• [Selected excerpt]
Further, from Example 1 to Example 5, it can be seen that as the content of the boron-containing additive increases, the low-temperature performance of the lithium-ion battery gradually improves. This is because the electron deficiency of the central boron atom of the boron-containing compound, which can improve the problems of reduced lithium-ion transport performance and increased impedance of the lithium-ion battery caused by the carbonate components in the dense SEI film regulated by VC, thereby improving the low-temperature 10 performance of the lithium-ion battery.

From Example 5 to Example 8, Example 9 to Example 11, and Example 12 to Example 14, it can be seen that when the mass ratio of the first additive to VC and the mass ratio of the first additive to the boron-containing compound in the electrolyte remain unchanged, as the mass percentage of each additive (first additive, VC, and boron-containing compound) increases, the electrochemical performance of the lithium-ion battery improves progressively. This demonstrates that an equal proportional increase in each additive contributes to the improvement of the electrochemical performance of the lithium-ion battery.

• [Set task a]
Pick out every line in the listing that contains the string "farthest", treating uppercase and lowercase as distinct.
The listing has no connection to the battery additive passage.

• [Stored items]

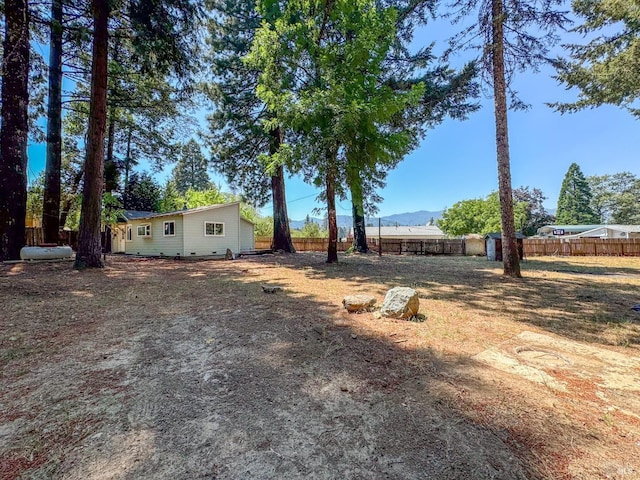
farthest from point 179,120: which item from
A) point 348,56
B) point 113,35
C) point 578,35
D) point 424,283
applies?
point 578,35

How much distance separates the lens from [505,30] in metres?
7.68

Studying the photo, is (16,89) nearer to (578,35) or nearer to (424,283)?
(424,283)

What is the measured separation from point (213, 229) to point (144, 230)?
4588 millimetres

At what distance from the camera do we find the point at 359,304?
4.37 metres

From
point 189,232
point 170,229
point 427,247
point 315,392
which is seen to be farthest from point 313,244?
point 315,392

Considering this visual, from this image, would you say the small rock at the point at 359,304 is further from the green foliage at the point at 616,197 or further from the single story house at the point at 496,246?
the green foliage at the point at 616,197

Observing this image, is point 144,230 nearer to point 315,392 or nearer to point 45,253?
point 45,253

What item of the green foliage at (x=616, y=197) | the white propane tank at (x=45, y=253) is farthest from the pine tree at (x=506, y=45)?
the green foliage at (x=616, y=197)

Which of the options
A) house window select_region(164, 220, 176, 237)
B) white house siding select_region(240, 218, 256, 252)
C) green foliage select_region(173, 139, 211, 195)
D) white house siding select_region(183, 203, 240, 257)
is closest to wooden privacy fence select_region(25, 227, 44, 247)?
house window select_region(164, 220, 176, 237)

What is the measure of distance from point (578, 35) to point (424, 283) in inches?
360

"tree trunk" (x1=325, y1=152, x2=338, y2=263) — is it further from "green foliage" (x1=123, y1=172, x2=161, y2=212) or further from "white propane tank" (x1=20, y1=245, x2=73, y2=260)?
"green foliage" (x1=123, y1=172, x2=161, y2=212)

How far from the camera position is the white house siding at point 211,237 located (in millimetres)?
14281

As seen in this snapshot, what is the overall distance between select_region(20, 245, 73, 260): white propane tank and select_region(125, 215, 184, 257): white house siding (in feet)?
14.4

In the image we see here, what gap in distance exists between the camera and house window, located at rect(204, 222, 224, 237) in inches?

• [Set task b]
According to the battery additive passage, how does the low-temperature performance of the lithium-ion battery change as the content of the boron-containing additive increases from Example 1 to Example 5?

• [Output a]
farthest from point 179,120: which item from
which is seen to be farthest from point 313,244?
What item of the green foliage at (x=616, y=197) | the white propane tank at (x=45, y=253) is farthest from the pine tree at (x=506, y=45)?

• [Output b]
It gradually improves.